━━━ DATASET EXTRACT ━━━

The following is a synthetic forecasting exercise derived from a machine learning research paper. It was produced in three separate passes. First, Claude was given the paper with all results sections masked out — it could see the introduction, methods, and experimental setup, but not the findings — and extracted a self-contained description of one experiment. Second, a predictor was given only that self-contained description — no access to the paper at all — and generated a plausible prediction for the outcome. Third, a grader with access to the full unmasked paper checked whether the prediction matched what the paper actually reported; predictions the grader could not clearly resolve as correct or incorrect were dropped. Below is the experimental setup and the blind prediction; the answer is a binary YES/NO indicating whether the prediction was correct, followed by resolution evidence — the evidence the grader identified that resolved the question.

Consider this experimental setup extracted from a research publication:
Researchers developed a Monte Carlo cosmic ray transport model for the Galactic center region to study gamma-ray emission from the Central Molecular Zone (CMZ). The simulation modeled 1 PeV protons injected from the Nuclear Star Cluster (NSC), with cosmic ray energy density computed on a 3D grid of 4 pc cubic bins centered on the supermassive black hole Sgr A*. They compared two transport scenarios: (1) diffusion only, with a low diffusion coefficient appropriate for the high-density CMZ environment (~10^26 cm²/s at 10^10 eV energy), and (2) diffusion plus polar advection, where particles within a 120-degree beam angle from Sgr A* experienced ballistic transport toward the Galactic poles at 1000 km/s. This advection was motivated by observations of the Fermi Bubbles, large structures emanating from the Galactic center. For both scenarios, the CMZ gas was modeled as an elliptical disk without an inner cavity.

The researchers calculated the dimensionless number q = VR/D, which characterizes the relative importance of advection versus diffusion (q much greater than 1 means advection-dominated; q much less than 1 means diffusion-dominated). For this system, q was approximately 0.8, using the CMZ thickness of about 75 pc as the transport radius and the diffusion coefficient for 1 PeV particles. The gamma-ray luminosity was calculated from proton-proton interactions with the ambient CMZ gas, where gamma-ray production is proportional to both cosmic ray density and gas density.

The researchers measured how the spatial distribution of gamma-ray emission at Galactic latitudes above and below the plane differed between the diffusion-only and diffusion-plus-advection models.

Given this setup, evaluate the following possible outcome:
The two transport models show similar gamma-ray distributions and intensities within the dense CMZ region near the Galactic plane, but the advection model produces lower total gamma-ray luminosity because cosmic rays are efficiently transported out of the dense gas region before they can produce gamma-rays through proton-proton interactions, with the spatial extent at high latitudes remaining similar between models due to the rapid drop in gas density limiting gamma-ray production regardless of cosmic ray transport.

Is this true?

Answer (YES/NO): NO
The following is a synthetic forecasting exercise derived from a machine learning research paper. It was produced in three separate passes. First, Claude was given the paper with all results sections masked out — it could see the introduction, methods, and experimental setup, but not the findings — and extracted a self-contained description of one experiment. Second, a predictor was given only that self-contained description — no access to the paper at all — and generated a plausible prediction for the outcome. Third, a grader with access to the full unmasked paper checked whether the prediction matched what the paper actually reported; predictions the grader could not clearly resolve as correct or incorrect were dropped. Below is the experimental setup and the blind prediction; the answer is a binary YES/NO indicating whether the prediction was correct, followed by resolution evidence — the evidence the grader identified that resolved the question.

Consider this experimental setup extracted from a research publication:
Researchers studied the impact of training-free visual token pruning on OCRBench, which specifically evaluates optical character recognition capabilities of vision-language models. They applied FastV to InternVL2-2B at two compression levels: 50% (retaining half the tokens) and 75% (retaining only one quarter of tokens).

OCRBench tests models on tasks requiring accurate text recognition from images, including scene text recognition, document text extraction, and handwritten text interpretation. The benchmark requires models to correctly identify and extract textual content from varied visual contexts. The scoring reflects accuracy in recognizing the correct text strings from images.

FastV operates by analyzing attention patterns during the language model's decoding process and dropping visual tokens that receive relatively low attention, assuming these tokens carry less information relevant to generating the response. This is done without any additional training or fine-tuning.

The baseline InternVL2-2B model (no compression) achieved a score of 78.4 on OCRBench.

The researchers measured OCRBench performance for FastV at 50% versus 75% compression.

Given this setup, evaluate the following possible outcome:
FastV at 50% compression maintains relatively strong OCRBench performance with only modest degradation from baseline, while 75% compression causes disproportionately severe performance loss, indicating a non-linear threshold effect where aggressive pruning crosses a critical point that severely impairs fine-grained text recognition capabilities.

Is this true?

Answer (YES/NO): YES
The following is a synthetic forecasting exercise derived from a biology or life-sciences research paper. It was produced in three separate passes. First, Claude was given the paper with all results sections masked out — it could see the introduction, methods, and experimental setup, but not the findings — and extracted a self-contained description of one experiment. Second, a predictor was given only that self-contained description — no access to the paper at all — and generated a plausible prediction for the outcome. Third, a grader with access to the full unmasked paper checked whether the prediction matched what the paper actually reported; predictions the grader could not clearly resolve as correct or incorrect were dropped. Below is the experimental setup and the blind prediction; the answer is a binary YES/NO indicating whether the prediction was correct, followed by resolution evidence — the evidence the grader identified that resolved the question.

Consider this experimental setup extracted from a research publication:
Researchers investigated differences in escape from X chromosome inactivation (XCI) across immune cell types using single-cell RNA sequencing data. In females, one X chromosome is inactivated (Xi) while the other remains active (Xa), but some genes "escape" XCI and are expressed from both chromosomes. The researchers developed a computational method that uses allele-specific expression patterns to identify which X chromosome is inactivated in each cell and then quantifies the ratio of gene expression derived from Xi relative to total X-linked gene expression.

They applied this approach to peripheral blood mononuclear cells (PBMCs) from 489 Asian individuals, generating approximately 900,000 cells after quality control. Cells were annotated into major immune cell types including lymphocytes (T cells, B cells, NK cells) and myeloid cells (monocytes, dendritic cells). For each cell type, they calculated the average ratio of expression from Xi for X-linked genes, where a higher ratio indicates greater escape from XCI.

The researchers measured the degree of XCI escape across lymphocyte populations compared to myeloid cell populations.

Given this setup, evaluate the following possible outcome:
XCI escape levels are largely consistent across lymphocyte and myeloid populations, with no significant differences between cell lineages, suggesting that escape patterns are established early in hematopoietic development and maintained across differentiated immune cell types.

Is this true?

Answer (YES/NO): NO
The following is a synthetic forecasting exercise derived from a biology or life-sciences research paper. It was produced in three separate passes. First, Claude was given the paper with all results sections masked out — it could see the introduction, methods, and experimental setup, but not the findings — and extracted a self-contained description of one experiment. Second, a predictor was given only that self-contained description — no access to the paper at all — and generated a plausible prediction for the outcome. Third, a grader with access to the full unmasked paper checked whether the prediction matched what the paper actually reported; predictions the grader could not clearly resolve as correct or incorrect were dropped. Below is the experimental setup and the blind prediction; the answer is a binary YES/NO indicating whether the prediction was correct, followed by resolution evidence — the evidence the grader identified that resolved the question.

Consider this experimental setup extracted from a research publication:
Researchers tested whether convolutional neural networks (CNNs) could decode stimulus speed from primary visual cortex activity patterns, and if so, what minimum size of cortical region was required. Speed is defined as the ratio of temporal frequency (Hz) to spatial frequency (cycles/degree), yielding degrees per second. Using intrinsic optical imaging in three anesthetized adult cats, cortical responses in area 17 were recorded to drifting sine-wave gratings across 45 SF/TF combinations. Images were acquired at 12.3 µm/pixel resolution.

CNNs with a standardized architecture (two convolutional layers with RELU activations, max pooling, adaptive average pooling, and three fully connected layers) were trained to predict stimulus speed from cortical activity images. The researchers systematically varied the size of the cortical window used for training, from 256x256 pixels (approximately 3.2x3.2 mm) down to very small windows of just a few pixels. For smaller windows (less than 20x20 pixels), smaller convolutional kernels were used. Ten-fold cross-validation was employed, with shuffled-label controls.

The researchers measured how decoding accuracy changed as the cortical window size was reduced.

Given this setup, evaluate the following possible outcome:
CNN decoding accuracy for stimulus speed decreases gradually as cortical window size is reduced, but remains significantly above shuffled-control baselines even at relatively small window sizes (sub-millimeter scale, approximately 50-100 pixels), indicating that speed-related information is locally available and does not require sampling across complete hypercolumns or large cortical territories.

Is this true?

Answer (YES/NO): NO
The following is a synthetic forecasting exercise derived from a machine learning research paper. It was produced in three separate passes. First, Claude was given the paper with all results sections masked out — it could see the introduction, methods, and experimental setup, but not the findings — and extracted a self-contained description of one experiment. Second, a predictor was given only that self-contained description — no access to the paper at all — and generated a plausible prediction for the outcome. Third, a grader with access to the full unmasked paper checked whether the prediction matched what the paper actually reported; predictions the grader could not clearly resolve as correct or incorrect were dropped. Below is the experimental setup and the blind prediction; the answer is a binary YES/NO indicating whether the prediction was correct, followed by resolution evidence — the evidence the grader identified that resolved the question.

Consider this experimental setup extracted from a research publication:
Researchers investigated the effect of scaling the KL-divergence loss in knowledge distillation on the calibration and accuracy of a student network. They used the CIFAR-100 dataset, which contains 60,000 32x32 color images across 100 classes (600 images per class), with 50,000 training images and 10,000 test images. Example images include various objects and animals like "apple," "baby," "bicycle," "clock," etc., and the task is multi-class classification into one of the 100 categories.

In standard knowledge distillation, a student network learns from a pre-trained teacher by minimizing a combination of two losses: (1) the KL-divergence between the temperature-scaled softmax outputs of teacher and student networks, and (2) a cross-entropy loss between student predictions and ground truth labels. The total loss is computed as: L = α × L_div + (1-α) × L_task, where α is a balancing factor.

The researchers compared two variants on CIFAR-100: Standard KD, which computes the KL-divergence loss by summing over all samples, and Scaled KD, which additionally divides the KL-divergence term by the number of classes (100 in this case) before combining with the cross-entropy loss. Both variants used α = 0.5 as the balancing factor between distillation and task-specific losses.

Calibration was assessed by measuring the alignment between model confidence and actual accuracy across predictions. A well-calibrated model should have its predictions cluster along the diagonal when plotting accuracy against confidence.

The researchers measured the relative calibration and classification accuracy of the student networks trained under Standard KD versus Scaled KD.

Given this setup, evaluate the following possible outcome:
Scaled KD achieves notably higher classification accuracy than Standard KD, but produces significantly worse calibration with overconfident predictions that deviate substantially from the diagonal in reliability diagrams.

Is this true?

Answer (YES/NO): NO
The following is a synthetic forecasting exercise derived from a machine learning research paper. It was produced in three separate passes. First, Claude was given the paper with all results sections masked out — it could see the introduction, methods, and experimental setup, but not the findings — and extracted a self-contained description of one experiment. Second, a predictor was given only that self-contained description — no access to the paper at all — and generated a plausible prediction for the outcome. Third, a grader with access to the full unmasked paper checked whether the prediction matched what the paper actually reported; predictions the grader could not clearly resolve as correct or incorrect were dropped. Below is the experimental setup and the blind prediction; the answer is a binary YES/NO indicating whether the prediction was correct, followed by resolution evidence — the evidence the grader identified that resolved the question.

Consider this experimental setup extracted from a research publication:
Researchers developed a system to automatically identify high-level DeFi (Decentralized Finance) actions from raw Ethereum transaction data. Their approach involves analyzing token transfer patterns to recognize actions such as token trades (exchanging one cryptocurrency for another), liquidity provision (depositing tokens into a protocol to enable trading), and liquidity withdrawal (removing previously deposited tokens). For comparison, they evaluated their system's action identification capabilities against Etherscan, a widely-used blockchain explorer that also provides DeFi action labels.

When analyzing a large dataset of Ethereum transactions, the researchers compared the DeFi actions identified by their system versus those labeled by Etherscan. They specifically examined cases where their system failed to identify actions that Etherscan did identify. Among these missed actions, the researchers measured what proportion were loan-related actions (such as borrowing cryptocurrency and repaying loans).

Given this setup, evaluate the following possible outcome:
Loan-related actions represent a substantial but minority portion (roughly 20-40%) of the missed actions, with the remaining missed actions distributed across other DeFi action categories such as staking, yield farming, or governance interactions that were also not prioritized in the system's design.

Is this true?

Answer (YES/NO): NO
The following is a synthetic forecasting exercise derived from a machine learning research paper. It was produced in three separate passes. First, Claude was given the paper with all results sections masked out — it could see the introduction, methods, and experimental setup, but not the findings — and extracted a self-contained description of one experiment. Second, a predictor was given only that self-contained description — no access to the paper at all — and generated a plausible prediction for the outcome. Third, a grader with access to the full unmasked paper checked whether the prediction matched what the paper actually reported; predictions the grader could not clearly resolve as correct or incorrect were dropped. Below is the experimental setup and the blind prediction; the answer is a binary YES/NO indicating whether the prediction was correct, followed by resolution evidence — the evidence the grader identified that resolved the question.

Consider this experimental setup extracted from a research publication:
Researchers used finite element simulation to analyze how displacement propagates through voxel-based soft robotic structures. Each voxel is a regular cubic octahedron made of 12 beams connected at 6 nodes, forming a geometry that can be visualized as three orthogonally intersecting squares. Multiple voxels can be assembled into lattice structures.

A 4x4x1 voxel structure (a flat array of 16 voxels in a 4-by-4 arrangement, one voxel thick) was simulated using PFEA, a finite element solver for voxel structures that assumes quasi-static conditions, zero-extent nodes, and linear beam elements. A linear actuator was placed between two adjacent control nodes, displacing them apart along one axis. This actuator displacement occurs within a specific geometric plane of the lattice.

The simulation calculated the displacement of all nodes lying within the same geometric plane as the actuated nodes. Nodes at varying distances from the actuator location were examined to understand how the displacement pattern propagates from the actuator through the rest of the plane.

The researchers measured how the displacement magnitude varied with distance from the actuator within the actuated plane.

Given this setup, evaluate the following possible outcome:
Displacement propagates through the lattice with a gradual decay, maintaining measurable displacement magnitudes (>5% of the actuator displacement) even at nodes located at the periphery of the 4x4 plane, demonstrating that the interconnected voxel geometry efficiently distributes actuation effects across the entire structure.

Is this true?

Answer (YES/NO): NO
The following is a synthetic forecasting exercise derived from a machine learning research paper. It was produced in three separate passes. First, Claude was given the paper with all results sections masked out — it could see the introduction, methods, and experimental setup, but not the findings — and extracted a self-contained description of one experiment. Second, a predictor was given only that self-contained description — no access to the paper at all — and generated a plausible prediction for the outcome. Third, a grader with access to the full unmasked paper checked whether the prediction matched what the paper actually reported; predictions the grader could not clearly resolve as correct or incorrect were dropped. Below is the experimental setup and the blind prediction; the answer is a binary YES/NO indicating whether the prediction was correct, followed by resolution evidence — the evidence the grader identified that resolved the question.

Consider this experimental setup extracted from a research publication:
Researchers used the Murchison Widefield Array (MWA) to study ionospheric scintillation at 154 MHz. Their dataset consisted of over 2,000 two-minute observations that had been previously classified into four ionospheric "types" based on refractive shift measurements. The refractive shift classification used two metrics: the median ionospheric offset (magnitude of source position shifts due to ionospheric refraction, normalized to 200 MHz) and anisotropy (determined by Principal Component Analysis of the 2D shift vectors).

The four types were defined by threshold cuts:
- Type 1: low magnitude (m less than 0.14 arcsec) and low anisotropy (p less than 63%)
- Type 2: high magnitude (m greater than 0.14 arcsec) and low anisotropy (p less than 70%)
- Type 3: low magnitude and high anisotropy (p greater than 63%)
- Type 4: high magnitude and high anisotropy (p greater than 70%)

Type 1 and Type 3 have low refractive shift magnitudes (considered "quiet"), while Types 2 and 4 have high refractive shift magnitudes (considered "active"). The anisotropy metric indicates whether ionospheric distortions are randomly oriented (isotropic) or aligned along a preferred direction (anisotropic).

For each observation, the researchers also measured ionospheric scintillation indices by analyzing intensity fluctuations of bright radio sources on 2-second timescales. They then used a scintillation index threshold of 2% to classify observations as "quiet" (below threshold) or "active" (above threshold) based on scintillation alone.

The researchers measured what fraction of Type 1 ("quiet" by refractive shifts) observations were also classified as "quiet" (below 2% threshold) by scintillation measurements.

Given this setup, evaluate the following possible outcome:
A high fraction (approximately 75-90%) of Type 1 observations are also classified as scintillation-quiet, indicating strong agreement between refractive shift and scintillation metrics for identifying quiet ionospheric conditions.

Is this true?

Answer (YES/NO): NO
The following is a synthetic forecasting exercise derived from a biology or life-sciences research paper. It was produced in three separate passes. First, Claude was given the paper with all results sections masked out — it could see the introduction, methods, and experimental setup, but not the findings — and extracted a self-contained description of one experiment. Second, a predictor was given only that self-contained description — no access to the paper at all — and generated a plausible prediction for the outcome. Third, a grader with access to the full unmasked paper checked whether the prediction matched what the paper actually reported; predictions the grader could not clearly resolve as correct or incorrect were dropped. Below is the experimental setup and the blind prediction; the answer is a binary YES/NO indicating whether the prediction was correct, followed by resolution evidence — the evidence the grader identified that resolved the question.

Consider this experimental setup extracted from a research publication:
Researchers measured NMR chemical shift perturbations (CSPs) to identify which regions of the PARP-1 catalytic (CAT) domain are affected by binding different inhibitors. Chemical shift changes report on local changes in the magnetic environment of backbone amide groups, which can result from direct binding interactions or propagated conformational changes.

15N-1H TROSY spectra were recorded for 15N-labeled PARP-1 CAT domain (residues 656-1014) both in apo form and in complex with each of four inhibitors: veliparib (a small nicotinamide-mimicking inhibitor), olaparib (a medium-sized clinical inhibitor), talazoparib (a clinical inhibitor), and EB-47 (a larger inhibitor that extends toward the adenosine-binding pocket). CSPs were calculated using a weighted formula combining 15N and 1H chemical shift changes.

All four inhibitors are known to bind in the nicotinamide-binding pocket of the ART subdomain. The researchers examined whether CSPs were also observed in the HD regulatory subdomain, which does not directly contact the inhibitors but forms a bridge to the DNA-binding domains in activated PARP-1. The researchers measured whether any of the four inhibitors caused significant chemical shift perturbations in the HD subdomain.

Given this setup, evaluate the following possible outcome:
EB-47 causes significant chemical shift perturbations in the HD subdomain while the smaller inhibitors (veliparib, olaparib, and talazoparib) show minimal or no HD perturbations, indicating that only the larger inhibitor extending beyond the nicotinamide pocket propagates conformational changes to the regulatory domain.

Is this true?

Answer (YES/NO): NO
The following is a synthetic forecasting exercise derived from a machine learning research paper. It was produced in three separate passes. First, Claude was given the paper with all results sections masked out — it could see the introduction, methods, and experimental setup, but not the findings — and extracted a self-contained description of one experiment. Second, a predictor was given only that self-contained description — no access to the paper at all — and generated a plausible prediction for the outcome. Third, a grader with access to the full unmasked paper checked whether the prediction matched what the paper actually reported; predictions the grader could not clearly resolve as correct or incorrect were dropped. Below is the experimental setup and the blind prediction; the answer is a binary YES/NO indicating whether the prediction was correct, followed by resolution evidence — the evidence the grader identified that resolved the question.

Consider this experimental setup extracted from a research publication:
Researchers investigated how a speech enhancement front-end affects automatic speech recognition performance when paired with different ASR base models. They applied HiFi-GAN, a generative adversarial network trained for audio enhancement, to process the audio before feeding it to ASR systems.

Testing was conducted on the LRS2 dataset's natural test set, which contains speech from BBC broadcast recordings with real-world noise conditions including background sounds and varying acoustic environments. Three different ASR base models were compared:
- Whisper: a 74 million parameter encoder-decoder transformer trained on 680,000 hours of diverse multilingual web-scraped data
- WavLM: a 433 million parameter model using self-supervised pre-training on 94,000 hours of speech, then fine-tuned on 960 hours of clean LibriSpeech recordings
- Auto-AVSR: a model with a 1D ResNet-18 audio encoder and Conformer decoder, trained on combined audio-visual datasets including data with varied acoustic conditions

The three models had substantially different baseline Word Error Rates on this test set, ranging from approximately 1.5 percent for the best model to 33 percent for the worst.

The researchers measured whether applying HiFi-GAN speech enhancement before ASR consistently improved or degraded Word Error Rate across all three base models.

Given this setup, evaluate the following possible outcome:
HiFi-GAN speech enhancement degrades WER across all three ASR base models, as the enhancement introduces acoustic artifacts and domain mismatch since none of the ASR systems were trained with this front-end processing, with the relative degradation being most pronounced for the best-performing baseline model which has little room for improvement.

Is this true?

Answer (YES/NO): NO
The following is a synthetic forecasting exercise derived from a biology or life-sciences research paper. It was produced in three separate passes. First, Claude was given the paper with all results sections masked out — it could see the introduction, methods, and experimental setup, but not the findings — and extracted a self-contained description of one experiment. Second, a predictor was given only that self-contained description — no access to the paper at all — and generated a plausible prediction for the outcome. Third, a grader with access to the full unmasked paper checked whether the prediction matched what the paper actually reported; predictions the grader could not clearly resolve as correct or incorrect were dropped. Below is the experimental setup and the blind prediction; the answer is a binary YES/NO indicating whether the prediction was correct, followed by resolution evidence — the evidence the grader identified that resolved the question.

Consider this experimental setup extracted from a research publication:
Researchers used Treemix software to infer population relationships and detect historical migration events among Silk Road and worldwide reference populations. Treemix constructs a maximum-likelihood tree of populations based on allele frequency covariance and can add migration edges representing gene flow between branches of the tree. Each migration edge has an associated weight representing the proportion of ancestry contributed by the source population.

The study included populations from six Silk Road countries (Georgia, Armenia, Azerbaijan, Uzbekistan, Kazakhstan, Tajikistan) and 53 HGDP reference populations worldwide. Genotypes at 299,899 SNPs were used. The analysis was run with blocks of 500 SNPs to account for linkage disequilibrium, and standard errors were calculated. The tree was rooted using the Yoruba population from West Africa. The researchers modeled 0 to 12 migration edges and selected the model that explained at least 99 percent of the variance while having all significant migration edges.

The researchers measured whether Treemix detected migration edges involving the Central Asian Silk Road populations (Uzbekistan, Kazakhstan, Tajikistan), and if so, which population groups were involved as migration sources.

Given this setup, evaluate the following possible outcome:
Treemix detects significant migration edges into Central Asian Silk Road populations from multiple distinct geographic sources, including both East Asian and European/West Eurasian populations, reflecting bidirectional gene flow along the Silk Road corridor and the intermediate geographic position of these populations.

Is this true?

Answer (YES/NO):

━━━

Once you have identified the lines above that contain "million", copy each of them.

§ ANSWER FOR THE TASK:
- Whisper: a 74 million parameter encoder-decoder transformer trained on 680,000 hours of diverse multilingual web-scraped data
- WavLM: a 433 million parameter model using self-supervised pre-training on 94,000 hours of speech, then fine-tuned on 960 hours of clean LibriSpeech recordings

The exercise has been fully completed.